You won't avoid it in the future. You will always get that one extra request, if not by your student, then by your head of department who needs a last-minute input, your colleague that finds that one proposal deadline in two days, etc.
Many people suggest to just say no to taking things on. This is a common oversimplification and it needs to be considered judiciously. Saying no is particularly difficult for a junior academic.
You can deny the student, but you might deprive them of a vital career opportunity. You can may say no the head of department, but that's costing you political capital. You can say no to your colleague and, next time, they will ask someone else to join their project.

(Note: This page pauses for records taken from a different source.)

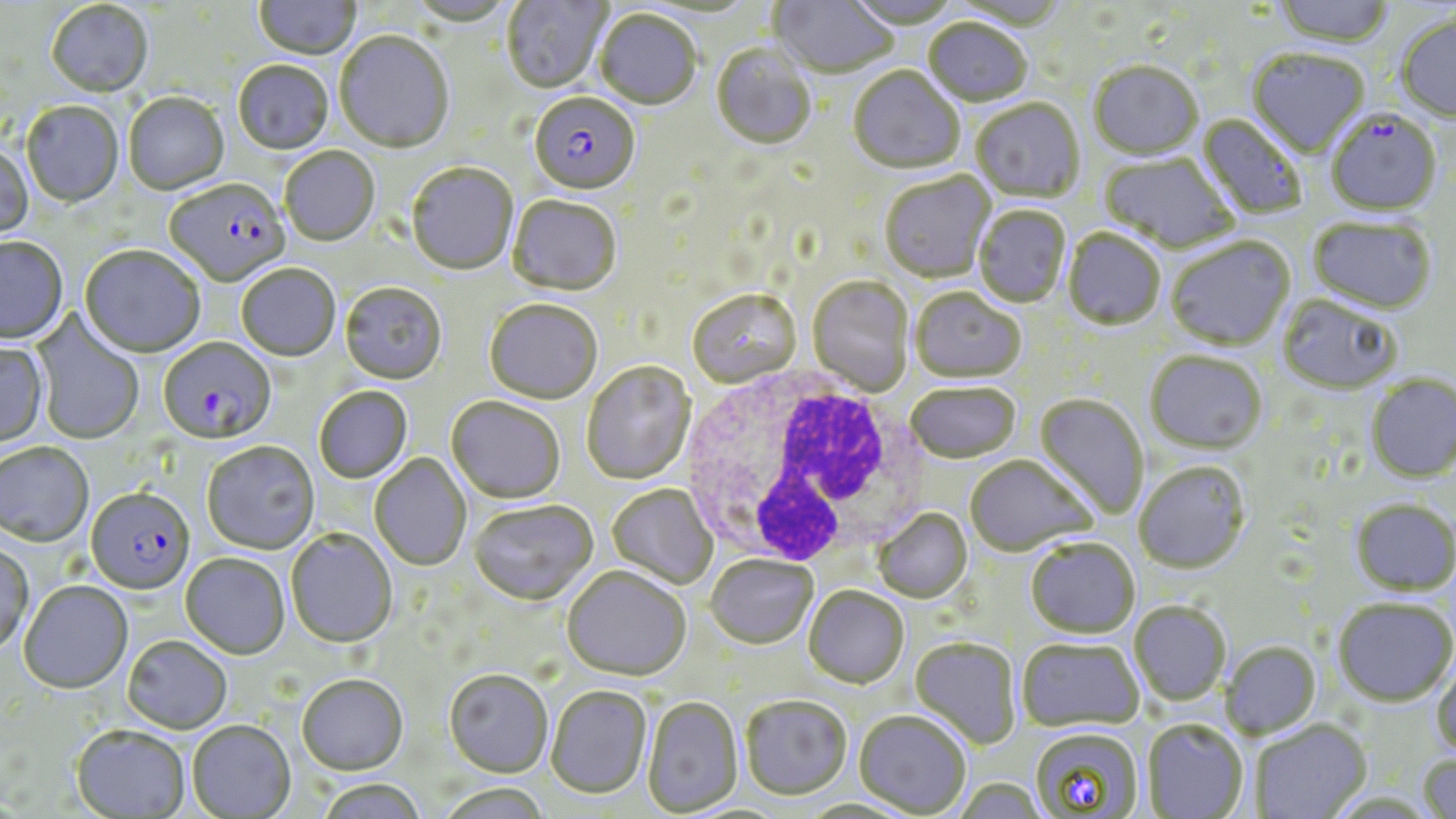
slide-level diagnosis = Plasmodium falciparum
uninfected red blood cell locations = approximate bounding boxes as (x1, y1, x2, y2) in pixels: (253, 0, 362, 61), (502, 0, 612, 94), (770, 0, 898, 79), (1271, 0, 1396, 49), (404, 1, 517, 27), (844, 1, 961, 31), (944, 1, 1068, 31), (46, 2, 154, 99), (595, 11, 702, 111), (1395, 13, 1456, 123), (923, 20, 1032, 108), (335, 32, 454, 156), (711, 45, 816, 151), (1247, 49, 1371, 160), (233, 62, 334, 156), (1089, 64, 1203, 162), (848, 67, 964, 175), (123, 94, 229, 196), (971, 100, 1085, 204), (21, 101, 124, 208), (1197, 113, 1306, 220), (0, 143, 33, 242), (280, 148, 380, 248), (1099, 154, 1237, 255), (406, 165, 517, 276), (880, 172, 997, 285), (508, 197, 622, 297), (973, 206, 1071, 309), (1308, 217, 1437, 315), (1063, 230, 1165, 332), (1166, 237, 1295, 352), (0, 238, 68, 346), (79, 247, 205, 359), (236, 265, 340, 362), (808, 278, 914, 396), (340, 284, 447, 386), (910, 289, 1026, 385), (688, 291, 800, 389), (1277, 295, 1402, 395), (484, 301, 603, 406), (30, 310, 145, 446), (0, 341, 48, 448), (1145, 352, 1266, 455), (582, 362, 696, 486), (1366, 374, 1456, 483), (906, 385, 1020, 465), (314, 387, 413, 484), (1033, 394, 1147, 519), (446, 398, 566, 505), (201, 443, 320, 555), (0, 444, 94, 548), (370, 454, 471, 571), (965, 456, 1096, 558), (1135, 462, 1251, 575), (607, 485, 717, 589), (1350, 498, 1455, 596), (469, 501, 598, 608), (874, 510, 973, 604), (286, 530, 397, 649), (1026, 540, 1139, 639), (0, 544, 34, 657), (180, 554, 290, 660), (706, 556, 818, 650), (561, 567, 692, 683), (19, 582, 133, 695), (803, 587, 909, 689), (1332, 598, 1456, 707), (1129, 601, 1231, 706), (123, 636, 232, 735), (910, 638, 1021, 751), (1017, 639, 1143, 732), (1221, 641, 1321, 739), (1431, 659, 1456, 760), (444, 670, 553, 778), (297, 675, 408, 776), (546, 686, 651, 799), (740, 696, 852, 801), (642, 697, 744, 817), (854, 711, 971, 817), (1251, 719, 1372, 819), (1142, 720, 1248, 819), (187, 721, 296, 818), (71, 725, 189, 818), (1029, 728, 1144, 817), (1416, 752, 1456, 819), (953, 778, 1047, 819), (315, 779, 428, 819), (434, 784, 554, 819), (795, 798, 918, 819)
image size = 1456×819 pixels
field of view = single
magnification = 1000x
stain = May-Grünwald-Giemsa
modality = optical microscopy
white blood cell locations = approximate bounding boxes as (x1, y1, x2, y2) in pixels: (678, 369, 927, 571)
Plasmodium falciparum-infected red blood cell locations = approximate bounding boxes as (x1, y1, x2, y2) in pixels: (529, 95, 641, 197), (1326, 111, 1443, 217), (161, 180, 286, 287), (158, 339, 275, 446), (86, 489, 195, 596)
preparation = thin blood film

As consequence, you need to evaluate if that's a cost you are ready to bear. As you become more senior, this may be easier to do. However, as long as you are in a junior phase of your career, you may be reluctant to do so, since you still need to build up your reputation.
One part of the response is, partly, to keep a few buffers in your schedule, as other answers suggest. But, I'll be frank, that may simply not be possible. No matter how much the mantra of work/life balance is repeated today - the life of an academic, especially a junior one, has extremely busy stretches. Not all the time, and there also is a lot of flexibility; but, let's face it, over phases, you may be drastically oversubscribed. It's just the way it is.

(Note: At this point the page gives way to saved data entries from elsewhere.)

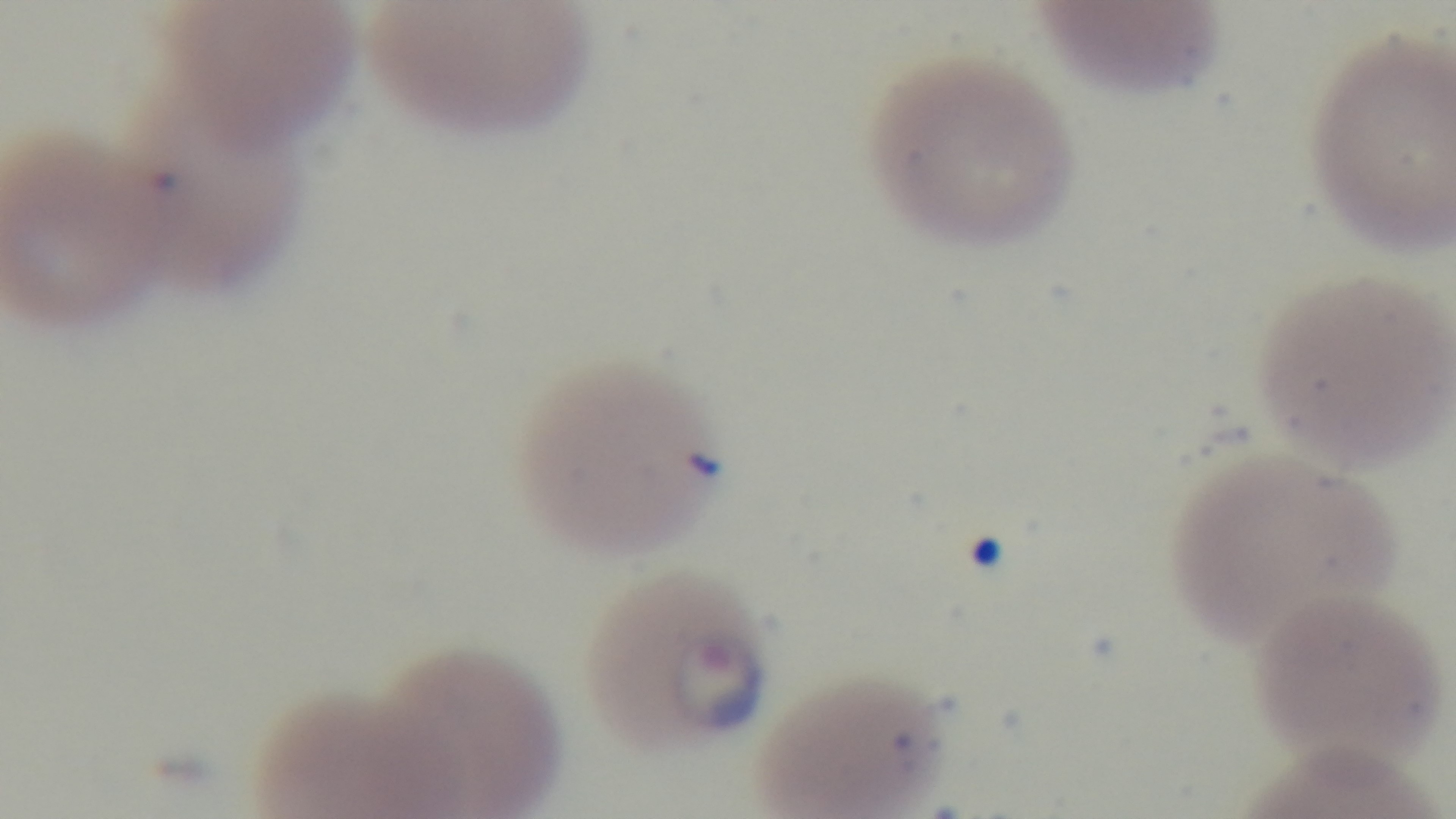
Summary:
  - Preparation: thin smear
  - Stain: Giemsa
  - Modality: light microscopy
  - Objective: 100x oil immersion
  - Capture: mounted 4K digital camera
  - Field of view: one from the slide
  - Malaria status: infected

Therefore, you need to look to alternative trade-offs, and the most important one is to learn to work to the available time slot and trade in quality for time.
Note that, with your researcher hat on, you want to ensure the highest degree of quality for your scientific work, especially the carrying out of the research and the write-up of the papers. These require (ideally) the highest degree of clean-up, consolidation and polishedness and can in general not be rushed. Here, you need to take your time and give every detail its due respect.
For non-scientific routine work, however, it is often well possible to accept an effective less-than-perfect approach.
For a LOR, for instance, you can hack one out by writing how you met the student, your experience with them, a general evaluation based on this evidence, and your conclusions about whether they are suitable for the job. A pithy and well-written 3-4 paragraphs LOR is, for a talented undergrad, a perfectly sufficient space to help them into a strong program. It's far easier to write a LOR for a very bright student than for a generally support-worthy, but not quite as strong one.
With a bit of experience, a strong LOR can be written well in 20-30 minutes (without AI!). But you need to accept that it will probably not be as powerful a LOR as you could devise if you had 2 or 3 hours. That's the price that the student needs to pay for coming in the last minute; not because you wish that price to be paid, but simply by force of the circumstances.
But at the same time, knowing you can trade this off gives you the elasticity that you need to add this one more thing into your packed plate.